The searches provide access to publicly accessible publications and even those behind publishers' pay walls for scientists at all of the DOE labs.
Brookhaven has also provided infrastructure for a COVID-19 archive repository to compile experimental and computational results, papers, reports, presentations, and software to share vetted results with the research community. Scientists from across the DOE complex can submit items into this long-term repository, which will aid current efforts and support research into responses to future pandemics.
"Our goal throughout this effort", concluded COVID-19 research working group chair John Hill, "has been to combine our strengths, at Brookhaven and across the DOE labs, to tackle this enormous challenge as fast as we can. We have some unique resources, including computational resources and state-of-the-art x-ray and electron tools, and the worlds best scientists working on this problem.
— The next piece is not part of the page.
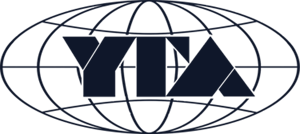 YTA TV (2025)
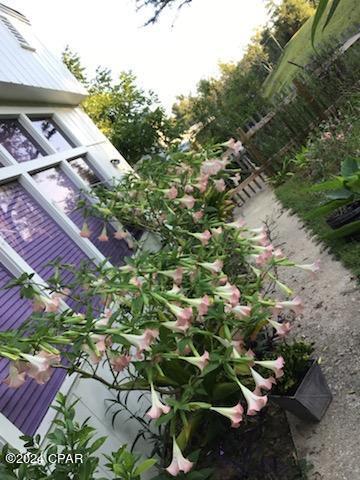 Image 43 For 2962 Dogwood Street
We are working with our colleagues across the country and across the world night and day. Together we will succeed."
Computational and structural biology studies aimed at developing therapeutic drugs, mask integrity studies, and aerosol modelling are all supported by the National Virtual Biotechnology Laboratory (NVBL), a consortium of DOE national laboratories focused on response to COVID-19, with funding provided by the Coronavirus CARES Act, distributed by the DOE Office of Science (BER). Operations at NSLS-II and CFN are supported by the DOE Office of Science (BES). The publication tracking database was funded by Brookhaven's CSI. The UIUC team is supported by the University of Illinois System Office, the Office of the Vice-Chancellor for Research and Innovation, the Grainger College of Engineering, and the Department of Physics at the University of Illinois at Urbana-Champaign.